#### Materials provided:
++++

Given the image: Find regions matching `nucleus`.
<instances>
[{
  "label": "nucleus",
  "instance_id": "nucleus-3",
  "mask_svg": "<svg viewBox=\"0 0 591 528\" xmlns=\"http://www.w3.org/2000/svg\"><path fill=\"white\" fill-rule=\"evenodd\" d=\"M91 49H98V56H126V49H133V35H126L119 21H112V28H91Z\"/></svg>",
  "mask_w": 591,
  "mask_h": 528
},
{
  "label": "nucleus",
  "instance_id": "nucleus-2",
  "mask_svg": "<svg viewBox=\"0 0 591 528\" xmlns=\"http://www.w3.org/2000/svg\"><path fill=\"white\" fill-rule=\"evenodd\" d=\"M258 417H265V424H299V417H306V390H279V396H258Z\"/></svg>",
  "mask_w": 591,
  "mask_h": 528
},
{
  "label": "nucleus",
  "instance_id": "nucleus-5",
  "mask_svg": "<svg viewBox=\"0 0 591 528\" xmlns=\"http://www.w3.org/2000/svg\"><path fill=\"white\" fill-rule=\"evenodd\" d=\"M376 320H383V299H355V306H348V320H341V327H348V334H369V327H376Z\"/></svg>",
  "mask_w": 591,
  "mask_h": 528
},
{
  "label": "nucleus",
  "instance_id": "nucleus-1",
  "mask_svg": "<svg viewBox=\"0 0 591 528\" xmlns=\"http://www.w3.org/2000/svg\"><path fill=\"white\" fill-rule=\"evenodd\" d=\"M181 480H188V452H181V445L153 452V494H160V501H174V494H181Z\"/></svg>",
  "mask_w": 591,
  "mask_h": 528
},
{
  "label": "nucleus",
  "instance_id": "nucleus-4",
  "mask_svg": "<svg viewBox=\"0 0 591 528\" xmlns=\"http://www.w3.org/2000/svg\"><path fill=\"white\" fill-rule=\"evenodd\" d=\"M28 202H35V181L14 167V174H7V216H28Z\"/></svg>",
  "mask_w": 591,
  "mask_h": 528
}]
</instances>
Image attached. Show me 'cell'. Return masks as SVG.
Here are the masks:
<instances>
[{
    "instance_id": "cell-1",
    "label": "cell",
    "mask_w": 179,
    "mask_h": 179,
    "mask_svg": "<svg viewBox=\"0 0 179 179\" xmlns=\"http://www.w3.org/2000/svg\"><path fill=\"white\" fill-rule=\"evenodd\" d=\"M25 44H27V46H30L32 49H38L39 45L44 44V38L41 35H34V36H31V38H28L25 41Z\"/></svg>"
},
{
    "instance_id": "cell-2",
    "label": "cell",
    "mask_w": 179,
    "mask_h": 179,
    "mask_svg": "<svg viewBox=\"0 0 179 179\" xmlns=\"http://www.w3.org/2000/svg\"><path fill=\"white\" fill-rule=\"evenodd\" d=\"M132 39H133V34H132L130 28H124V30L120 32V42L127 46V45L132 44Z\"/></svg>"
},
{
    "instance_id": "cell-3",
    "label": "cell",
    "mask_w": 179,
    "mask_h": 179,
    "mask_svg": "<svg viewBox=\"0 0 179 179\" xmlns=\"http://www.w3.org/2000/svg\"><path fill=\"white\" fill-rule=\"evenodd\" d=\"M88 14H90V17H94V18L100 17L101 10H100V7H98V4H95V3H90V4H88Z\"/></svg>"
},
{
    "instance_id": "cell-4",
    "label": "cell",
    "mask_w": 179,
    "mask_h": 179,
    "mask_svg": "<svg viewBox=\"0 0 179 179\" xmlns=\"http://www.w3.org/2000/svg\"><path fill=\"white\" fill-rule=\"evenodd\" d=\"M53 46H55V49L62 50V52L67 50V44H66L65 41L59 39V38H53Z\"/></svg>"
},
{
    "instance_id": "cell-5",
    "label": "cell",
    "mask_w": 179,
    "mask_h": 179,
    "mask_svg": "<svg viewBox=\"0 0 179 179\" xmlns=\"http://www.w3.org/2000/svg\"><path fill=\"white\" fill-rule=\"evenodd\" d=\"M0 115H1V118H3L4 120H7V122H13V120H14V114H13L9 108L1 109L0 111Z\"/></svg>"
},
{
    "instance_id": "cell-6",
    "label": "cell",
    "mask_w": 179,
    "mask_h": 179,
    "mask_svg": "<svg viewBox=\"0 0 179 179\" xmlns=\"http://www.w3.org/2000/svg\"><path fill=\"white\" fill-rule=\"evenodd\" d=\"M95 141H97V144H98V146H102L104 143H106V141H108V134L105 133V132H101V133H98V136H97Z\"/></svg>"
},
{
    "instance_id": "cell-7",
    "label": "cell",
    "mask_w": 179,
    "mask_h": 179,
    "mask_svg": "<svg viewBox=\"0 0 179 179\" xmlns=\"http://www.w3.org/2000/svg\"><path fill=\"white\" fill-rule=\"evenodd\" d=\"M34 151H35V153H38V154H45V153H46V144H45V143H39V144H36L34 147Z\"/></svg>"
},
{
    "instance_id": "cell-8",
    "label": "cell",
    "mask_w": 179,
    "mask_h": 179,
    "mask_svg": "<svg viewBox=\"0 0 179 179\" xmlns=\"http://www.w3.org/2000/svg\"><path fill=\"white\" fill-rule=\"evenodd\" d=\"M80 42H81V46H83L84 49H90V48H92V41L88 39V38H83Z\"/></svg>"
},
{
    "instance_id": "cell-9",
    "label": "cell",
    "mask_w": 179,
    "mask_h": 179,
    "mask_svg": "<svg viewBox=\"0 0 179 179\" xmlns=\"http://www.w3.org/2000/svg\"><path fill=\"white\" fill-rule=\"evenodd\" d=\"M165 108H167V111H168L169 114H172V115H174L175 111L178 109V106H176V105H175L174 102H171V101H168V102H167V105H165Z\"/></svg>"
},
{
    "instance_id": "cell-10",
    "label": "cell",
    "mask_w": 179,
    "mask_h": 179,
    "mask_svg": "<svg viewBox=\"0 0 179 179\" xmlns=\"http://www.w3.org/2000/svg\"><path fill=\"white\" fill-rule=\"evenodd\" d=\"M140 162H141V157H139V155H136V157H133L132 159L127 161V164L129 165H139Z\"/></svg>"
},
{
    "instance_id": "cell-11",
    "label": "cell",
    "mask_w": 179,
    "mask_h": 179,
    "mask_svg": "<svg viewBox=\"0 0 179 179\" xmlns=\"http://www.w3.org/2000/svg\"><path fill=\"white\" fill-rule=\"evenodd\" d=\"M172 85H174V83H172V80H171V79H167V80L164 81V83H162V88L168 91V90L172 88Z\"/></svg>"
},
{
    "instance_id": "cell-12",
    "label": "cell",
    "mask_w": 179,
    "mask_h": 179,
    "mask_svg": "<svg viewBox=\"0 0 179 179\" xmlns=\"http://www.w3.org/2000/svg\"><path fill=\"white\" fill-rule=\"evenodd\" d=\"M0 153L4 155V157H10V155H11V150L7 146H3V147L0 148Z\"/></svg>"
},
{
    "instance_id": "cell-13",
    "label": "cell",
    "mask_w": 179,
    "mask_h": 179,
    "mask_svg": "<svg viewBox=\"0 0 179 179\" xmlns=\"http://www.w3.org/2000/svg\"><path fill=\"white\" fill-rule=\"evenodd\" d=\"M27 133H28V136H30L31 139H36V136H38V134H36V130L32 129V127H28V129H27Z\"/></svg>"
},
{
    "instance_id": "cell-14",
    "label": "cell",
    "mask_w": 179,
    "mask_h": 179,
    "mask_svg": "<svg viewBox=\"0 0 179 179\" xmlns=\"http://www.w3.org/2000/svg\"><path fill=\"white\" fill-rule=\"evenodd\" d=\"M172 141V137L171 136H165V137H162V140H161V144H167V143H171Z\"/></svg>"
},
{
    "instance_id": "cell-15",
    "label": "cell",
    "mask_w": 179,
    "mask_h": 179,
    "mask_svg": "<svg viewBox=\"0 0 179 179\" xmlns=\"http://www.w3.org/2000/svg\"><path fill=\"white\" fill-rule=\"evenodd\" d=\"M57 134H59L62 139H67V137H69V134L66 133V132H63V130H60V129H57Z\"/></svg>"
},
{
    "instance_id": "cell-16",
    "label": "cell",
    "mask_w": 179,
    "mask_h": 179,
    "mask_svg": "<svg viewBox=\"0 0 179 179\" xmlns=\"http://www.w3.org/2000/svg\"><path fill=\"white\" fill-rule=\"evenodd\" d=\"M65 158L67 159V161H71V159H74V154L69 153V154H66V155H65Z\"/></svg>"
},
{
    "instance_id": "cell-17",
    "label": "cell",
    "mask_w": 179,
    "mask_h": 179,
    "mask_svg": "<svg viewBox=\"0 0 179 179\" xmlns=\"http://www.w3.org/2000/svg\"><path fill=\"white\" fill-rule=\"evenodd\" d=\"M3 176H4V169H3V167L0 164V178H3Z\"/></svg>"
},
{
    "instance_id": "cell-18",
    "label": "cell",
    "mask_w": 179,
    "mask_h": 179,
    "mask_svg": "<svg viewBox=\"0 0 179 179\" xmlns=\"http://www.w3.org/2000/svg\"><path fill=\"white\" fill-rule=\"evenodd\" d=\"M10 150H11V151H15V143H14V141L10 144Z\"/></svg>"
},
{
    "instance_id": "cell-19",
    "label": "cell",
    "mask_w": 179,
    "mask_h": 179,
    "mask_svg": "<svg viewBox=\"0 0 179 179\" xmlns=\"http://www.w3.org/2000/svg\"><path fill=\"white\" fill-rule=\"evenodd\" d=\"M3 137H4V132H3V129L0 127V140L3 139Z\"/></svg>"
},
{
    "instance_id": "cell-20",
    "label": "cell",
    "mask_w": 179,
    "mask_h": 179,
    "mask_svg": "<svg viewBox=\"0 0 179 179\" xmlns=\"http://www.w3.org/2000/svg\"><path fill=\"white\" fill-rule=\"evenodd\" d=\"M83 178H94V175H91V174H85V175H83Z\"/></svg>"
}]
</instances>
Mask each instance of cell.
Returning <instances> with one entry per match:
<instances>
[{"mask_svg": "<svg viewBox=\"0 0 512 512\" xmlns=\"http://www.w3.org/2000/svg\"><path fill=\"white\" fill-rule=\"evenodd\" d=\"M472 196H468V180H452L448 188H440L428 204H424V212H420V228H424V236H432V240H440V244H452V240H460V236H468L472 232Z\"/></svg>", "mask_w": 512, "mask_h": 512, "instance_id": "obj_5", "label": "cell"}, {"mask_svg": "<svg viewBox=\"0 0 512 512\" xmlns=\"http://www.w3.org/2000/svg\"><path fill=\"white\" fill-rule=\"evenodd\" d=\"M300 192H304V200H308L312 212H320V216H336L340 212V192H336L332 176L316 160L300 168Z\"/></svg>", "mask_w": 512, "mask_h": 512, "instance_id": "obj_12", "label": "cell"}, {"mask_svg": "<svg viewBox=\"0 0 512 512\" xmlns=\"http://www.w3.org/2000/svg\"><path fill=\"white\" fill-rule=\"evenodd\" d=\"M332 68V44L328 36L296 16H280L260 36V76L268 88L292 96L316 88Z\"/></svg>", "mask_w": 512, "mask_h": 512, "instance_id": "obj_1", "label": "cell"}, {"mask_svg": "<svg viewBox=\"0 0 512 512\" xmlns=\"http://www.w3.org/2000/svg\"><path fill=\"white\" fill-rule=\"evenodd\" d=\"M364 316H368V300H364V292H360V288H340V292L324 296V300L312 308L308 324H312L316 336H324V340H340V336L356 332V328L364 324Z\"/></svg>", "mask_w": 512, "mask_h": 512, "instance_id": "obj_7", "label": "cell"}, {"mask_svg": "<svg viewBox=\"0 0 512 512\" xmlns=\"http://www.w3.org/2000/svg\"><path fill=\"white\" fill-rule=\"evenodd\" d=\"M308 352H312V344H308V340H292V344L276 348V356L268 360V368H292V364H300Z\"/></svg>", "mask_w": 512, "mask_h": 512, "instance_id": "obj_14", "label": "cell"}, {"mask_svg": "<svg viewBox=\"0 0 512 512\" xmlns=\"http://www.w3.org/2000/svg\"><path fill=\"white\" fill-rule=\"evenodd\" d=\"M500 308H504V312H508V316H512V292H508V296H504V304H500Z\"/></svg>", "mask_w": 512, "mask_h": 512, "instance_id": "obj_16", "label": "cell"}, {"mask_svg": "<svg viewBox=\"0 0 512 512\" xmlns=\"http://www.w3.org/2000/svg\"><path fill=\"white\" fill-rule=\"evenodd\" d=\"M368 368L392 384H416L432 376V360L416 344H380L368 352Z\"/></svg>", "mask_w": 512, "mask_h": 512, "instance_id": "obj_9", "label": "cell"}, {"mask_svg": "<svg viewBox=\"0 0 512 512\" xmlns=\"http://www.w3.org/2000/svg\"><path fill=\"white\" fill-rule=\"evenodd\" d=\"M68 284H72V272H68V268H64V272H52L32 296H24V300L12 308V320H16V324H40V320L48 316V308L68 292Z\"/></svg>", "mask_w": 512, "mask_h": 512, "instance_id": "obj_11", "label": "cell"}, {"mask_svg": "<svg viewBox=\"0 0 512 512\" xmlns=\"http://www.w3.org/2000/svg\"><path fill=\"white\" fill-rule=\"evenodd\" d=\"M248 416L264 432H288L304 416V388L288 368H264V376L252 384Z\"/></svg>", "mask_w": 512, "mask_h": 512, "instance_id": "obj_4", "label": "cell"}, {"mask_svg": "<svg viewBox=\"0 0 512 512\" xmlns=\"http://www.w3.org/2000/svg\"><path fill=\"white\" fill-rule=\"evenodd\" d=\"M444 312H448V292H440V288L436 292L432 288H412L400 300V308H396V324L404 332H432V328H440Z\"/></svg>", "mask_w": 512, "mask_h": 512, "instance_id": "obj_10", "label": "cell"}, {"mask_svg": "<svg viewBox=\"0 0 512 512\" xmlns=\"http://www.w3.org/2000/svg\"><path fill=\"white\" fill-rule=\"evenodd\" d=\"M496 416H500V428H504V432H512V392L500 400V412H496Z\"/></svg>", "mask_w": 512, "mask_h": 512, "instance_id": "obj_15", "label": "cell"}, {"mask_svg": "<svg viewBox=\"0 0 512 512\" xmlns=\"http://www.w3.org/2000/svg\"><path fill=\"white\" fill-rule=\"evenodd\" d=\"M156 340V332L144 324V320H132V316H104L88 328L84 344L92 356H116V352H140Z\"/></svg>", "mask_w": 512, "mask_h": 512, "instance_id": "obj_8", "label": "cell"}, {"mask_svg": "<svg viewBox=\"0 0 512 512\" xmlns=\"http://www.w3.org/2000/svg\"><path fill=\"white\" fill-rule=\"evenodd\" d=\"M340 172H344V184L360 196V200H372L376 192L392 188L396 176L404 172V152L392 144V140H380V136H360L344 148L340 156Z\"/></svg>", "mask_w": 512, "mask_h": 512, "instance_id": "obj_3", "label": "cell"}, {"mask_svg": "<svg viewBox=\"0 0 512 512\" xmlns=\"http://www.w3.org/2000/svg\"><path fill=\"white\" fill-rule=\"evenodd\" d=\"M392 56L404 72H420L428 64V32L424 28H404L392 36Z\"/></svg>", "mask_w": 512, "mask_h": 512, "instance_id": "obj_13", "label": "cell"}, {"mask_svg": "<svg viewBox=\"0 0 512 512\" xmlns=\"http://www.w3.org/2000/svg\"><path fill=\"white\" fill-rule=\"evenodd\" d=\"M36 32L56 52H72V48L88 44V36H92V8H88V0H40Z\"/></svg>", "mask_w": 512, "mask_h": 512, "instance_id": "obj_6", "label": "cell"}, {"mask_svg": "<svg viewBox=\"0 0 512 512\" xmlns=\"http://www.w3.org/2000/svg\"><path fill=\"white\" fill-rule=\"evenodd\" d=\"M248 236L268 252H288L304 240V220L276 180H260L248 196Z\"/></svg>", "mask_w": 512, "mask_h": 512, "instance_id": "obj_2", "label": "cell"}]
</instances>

++++

#### Requirements:
Count the lines above that contain the string "masks". Reply with the number alone.

#### Solution:
2